Wo sind wir nicht überall mit dem „Schachzirkus“ gewesen! In Berlin, Bonn, Dresden, Paris, London, Wien, New York, Linares, Dos Hermanas, Tilburg, Wijk aan Zee, Monte Carlo, Riga, Moskau, Elista, Jerewan, Prag, Budapest, Miskolc, Sofia, Brissago, Las Vegas oder Bahrain. Und seit mehr als 25 Jahren permanent in Kramniks Wohnzimmer Dortmund, wo er bislang zehn Turniersiege verbuchte und 2017 „Silberhochzeit“ feiern konnte! Er steht längst im Guinness-Buch der Rekorde.
Allerorts, so vermittelt es auch das Buch, spürte man die Begeisterung der Schachfans über das außergewöhnliche Können dieses Figurenkünstlers, der es an Gedankentiefe mit den größten Schachkoryphäen aller Zeiten aufnehmen kann. Im
Buch kommentiert Wladimir Kramnik wegweisende Spiele seiner Karriere, und man findet auch sämtliche WM-Partien von ihm.

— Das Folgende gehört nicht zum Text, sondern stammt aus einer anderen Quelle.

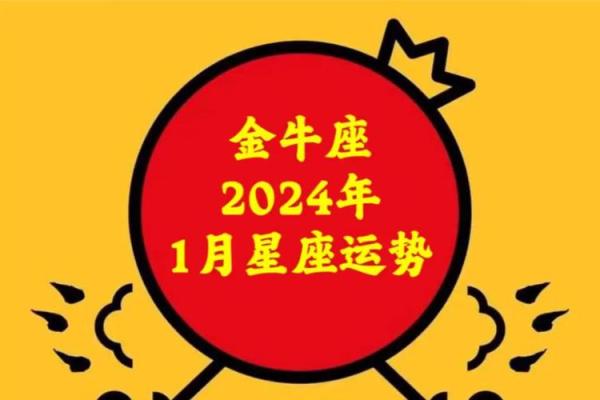 金牛座运势第一星座网 金牛座运势第一星座网查询 金牛座运势第一星座网 金牛座运势第一星座网查询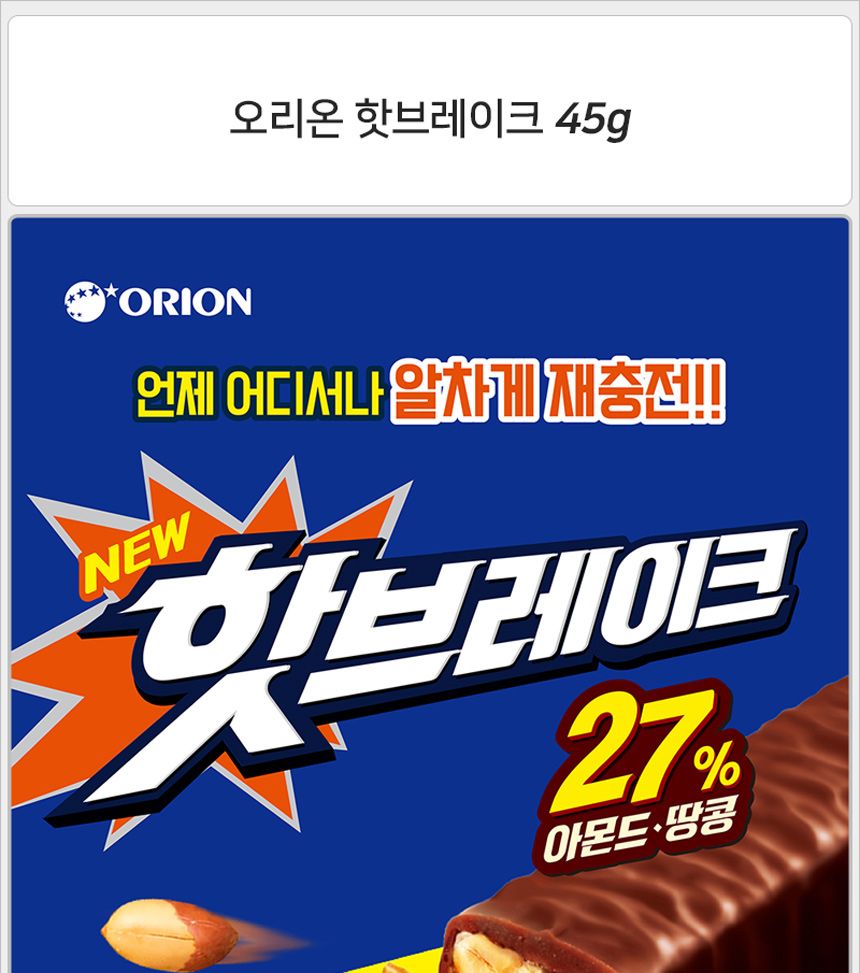 오리온 핫브레이크 45gx30개 (반박스) 간식 후식 디저트 핫브레이크 소풍간식 등산간식 야영간식 초코간식 오리온간식 오리온핫브레이크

Weiter möchte ich hier nicht ins Detail gehen und empfehle die ausführliche Rezension von André Schulz auf der ChessBase-News-Seite.
Carsten Hensel ist vom 21. bis 25. März in Berlin und dann auch beim WM-Kandidatenturnier anzutreffen. Sein Kramnik-Buch, erschienen im Werkstatt-Verlag, kann am Buchstand im Kühlhaus erworben werden.